FAIRBANKS, Alaska — Twice a year, Marcus Dodge assigns a worker to don disposable coveralls and a respirator for a trip to a downtown Fairbanks parking garage to clean up deposits from a non-native species.

Dodge, director of the Fairbanks Parking Authority, estimates the worker picks up 150 gallons of pigeon dung annually and hauls it to the hazardous materials area at the landfill.

“Pigeon crap weighs a ton,” Dodge said. “It’s not a lot of fun to clean up.”

The downtown pigeon population appears to be growing, according to Dodge and others. Businesses are experimenting with ways to deter the bird, the Fairbanks Daily News-Miner reported.

Roofers last summer discovered 6 inches of pigeon guano on the roof of the Courthouse Square, the former federal courthouse.

Charlie Cole, Alaska’s former attorney general, who has kept an office in downtown Fairbanks since 1957, has been talking with neighbors about fending off the birds.

“They leave droppings around warm air outlets where they congregate,” Cole said. “I think it’s a nuisance.”

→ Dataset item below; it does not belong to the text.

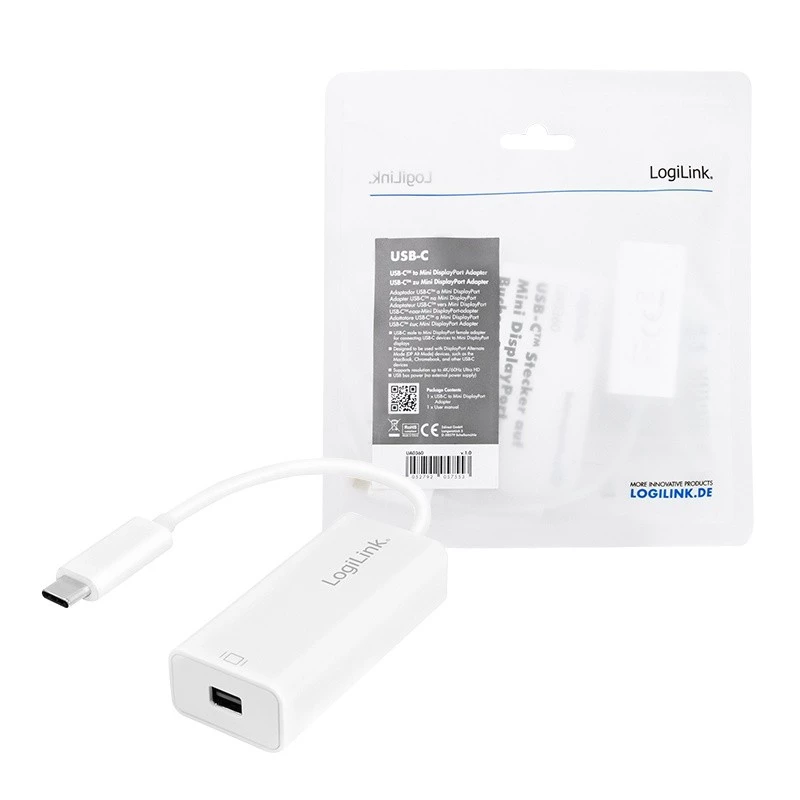 LogiLink UA0360 vaizdo adapterio kabelis USB-C į Mini DisplayPort
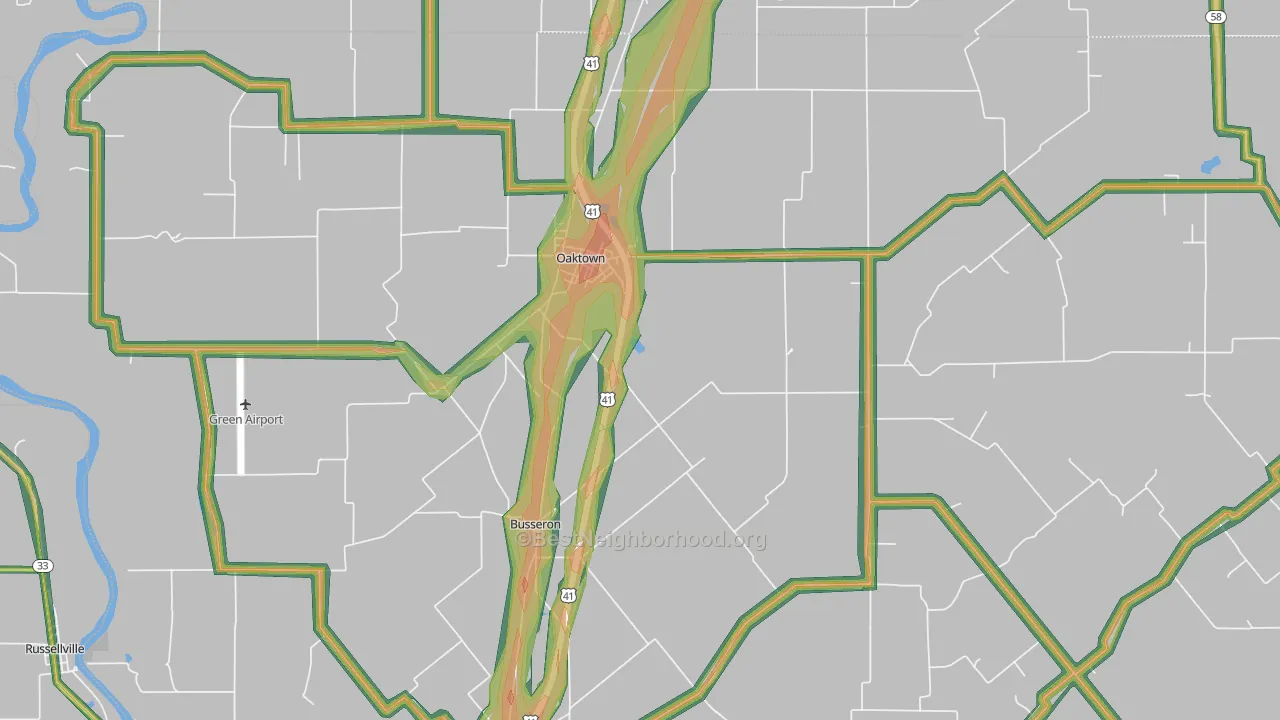 47561, IN Map of Noise Levels in 47561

Pigeon droppings contain ammonia and uric acids that eat away at metal and the sealant on the parking garage concrete floor.

One pigeon can produce 25 pounds of guano per year, according to a government report detailing New York City’s pigeon problem. The droppings were cited as possible cause for speeding the decay of a Minneapolis bridge across the Mississippi River that collapsed in 2007 and killed 13 people.

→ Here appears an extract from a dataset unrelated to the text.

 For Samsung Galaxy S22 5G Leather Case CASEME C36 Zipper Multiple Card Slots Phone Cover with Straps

Hunters and dog trainers introduced pigeons to Fairbanks, said Cathie Harms, spokeswoman for the Alaska Department of Fish and Game. The best way to deter them, she said, is to eliminate their food source.

“We are aware that some people are feeding pigeons,” she said. “If there wasn’t as much food, there wouldn’t be as many pigeons.”

A maintenance worker for the Springhill Suites Marriot a few months ago tried chasing them off with a recording of predator birds. The sound could be heard from a couple of blocks away and drew complaints from hotel neighbors.

Robert Franklin, a maintenance foreman for JL Properties Inc., which manages the Courthouse Square and the Northward apartment building, calls pigeons flying rats.

“They’re a hazard to the equipment. They’re a hazard to people,” he said. “They get into stuff they are not supposed to.”

He uses spike strips and moves owl decoys around to repel pigeons. Success has been mixed, he said.